- _Task goal_
Write out every line of the listing below as a numbered list, omitting the blank lines.

- _Working data_
START

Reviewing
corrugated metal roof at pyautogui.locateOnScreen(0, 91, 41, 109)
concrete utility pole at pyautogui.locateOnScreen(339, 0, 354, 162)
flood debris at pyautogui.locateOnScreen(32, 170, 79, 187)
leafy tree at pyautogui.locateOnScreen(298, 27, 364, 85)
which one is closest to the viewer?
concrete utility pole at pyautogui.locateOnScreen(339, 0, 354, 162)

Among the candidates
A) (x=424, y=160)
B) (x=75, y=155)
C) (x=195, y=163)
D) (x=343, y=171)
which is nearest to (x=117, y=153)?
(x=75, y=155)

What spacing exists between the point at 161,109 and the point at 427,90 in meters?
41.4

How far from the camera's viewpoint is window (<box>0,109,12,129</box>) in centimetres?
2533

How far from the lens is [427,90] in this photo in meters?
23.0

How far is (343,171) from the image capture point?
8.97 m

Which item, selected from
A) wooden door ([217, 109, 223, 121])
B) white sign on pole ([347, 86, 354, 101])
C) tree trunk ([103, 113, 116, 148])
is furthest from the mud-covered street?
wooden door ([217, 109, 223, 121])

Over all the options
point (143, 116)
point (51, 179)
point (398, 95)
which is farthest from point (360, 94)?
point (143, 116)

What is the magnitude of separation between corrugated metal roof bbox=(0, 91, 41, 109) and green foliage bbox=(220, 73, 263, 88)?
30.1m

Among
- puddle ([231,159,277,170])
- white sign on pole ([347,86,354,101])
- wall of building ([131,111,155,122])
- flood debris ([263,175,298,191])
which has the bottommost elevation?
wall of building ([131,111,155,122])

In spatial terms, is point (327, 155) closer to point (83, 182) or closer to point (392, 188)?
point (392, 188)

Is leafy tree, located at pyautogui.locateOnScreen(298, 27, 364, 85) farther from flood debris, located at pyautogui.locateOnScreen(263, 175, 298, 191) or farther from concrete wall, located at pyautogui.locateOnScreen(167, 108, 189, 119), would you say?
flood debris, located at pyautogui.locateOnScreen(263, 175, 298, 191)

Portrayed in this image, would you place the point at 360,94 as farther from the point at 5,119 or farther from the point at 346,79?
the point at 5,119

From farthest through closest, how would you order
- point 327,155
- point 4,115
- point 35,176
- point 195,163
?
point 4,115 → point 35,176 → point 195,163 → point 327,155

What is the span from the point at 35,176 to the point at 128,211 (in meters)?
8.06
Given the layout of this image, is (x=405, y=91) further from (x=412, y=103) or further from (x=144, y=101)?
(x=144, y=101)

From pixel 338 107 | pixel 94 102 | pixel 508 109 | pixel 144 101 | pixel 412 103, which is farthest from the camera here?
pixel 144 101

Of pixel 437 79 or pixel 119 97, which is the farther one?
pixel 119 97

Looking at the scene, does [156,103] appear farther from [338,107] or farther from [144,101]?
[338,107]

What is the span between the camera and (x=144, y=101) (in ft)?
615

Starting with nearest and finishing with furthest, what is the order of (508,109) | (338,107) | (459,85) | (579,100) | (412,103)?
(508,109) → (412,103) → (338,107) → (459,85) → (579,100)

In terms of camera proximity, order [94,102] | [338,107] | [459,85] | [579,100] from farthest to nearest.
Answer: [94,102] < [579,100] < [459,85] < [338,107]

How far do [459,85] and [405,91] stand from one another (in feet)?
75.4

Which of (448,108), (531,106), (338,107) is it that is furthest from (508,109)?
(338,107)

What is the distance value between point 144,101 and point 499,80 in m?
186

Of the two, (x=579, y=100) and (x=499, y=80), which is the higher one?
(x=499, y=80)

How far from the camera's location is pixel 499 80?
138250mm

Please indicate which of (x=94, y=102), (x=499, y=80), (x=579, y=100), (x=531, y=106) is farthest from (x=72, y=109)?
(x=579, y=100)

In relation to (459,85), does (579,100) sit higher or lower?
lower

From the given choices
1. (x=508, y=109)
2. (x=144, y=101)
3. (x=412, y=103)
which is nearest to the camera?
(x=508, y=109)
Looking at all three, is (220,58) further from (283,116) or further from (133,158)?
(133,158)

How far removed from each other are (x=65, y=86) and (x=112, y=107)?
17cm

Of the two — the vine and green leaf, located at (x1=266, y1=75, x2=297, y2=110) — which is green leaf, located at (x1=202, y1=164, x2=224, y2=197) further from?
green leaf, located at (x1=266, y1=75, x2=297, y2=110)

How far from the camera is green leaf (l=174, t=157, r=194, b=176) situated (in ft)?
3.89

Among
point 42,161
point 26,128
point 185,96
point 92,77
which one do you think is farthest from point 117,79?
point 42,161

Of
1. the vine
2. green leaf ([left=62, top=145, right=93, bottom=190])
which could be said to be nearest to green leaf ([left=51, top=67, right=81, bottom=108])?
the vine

END

- _Expected answer_
1. Reviewing
2. corrugated metal roof at pyautogui.locateOnScreen(0, 91, 41, 109)
3. concrete utility pole at pyautogui.locateOnScreen(339, 0, 354, 162)
4. flood debris at pyautogui.locateOnScreen(32, 170, 79, 187)
5. leafy tree at pyautogui.locateOnScreen(298, 27, 364, 85)
6. which one is closest to the viewer?
7. concrete utility pole at pyautogui.locateOnScreen(339, 0, 354, 162)
8. Among the candidates
9. A) (x=424, y=160)
10. B) (x=75, y=155)
11. C) (x=195, y=163)
12. D) (x=343, y=171)
13. which is nearest to (x=117, y=153)?
14. (x=75, y=155)
15. What spacing exists between the point at 161,109 and the point at 427,90 in meters?
16. 41.4
17. How far from the camera's viewpoint is window (<box>0,109,12,129</box>) in centimetres?
18. 2533
19. How far from the lens is [427,90] in this photo in meters?
20. 23.0
21. How far is (343,171) from the image capture point?
22. 8.97 m
23. Which item, selected from
24. A) wooden door ([217, 109, 223, 121])
25. B) white sign on pole ([347, 86, 354, 101])
26. C) tree trunk ([103, 113, 116, 148])
27. is furthest from the mud-covered street?
28. wooden door ([217, 109, 223, 121])
29. Over all the options
30. point (143, 116)
31. point (51, 179)
32. point (398, 95)
33. which is farthest from point (360, 94)?
34. point (143, 116)
35. What is the magnitude of separation between corrugated metal roof bbox=(0, 91, 41, 109) and green foliage bbox=(220, 73, 263, 88)?
36. 30.1m
37. Among
38. - puddle ([231,159,277,170])
39. - white sign on pole ([347,86,354,101])
40. - wall of building ([131,111,155,122])
41. - flood debris ([263,175,298,191])
42. which has the bottommost elevation?
43. wall of building ([131,111,155,122])
44. In spatial terms, is point (327, 155) closer to point (83, 182) or closer to point (392, 188)?
45. point (392, 188)
46. Is leafy tree, located at pyautogui.locateOnScreen(298, 27, 364, 85) farther from flood debris, located at pyautogui.locateOnScreen(263, 175, 298, 191) or farther from concrete wall, located at pyautogui.locateOnScreen(167, 108, 189, 119), would you say?
47. flood debris, located at pyautogui.locateOnScreen(263, 175, 298, 191)
48. Portrayed in this image, would you place the point at 360,94 as farther from the point at 5,119 or farther from the point at 346,79?
49. the point at 5,119
50. From farthest through closest, how would you order
51. - point 327,155
52. - point 4,115
53. - point 35,176
54. - point 195,163
55. ?
56. point 4,115 → point 35,176 → point 195,163 → point 327,155
57. What is the span from the point at 35,176 to the point at 128,211 (in meters)?
58. 8.06
59. Given the layout of this image, is (x=405, y=91) further from (x=412, y=103) or further from (x=144, y=101)?
60. (x=144, y=101)
61. From pixel 338 107 | pixel 94 102 | pixel 508 109 | pixel 144 101 | pixel 412 103, which is farthest from the camera here?
62. pixel 144 101
63. Of pixel 437 79 or pixel 119 97, which is the farther one?
64. pixel 119 97
65. Looking at the scene, does [156,103] appear farther from [338,107] or farther from [144,101]?
66. [338,107]
67. What is the span between the camera and (x=144, y=101) (in ft)?
68. 615
69. Starting with nearest and finishing with furthest, what is the order of (508,109) | (338,107) | (459,85) | (579,100) | (412,103)?
70. (508,109) → (412,103) → (338,107) → (459,85) → (579,100)
71. In terms of camera proximity, order [94,102] | [338,107] | [459,85] | [579,100] from farthest to nearest.
72. Answer: [94,102] < [579,100] < [459,85] < [338,107]
73. How far do [459,85] and [405,91] stand from one another (in feet)?
74. 75.4
75. Which of (448,108), (531,106), (338,107) is it that is furthest from (508,109)?
76. (338,107)
77. What is the distance value between point 144,101 and point 499,80 in m?
78. 186
79. Of the two, (x=579, y=100) and (x=499, y=80), which is the higher one?
80. (x=499, y=80)
81. How far from the camera's location is pixel 499 80?
82. 138250mm
83. Please indicate which of (x=94, y=102), (x=499, y=80), (x=579, y=100), (x=531, y=106) is farthest from (x=72, y=109)?
84. (x=579, y=100)
85. In relation to (459,85), does (579,100) sit higher or lower?
86. lower
87. From the given choices
88. 1. (x=508, y=109)
89. 2. (x=144, y=101)
90. 3. (x=412, y=103)
91. which is nearest to the camera?
92. (x=508, y=109)
93. Looking at all three, is (220,58) further from (283,116) or further from (133,158)?
94. (133,158)
95. How far removed from each other are (x=65, y=86) and (x=112, y=107)?
96. 17cm
97. Of the two — the vine and green leaf, located at (x1=266, y1=75, x2=297, y2=110) — which is green leaf, located at (x1=202, y1=164, x2=224, y2=197) further from?
98. green leaf, located at (x1=266, y1=75, x2=297, y2=110)
99. How far from the camera is green leaf (l=174, t=157, r=194, b=176) situated (in ft)?
100. 3.89
101. Among
102. point 42,161
103. point 26,128
104. point 185,96
105. point 92,77
106. which one do you think is farthest from point 117,79?
107. point 42,161
108. Of
109. 1. the vine
110. 2. green leaf ([left=62, top=145, right=93, bottom=190])
111. which could be said to be nearest to green leaf ([left=51, top=67, right=81, bottom=108])?
112. the vine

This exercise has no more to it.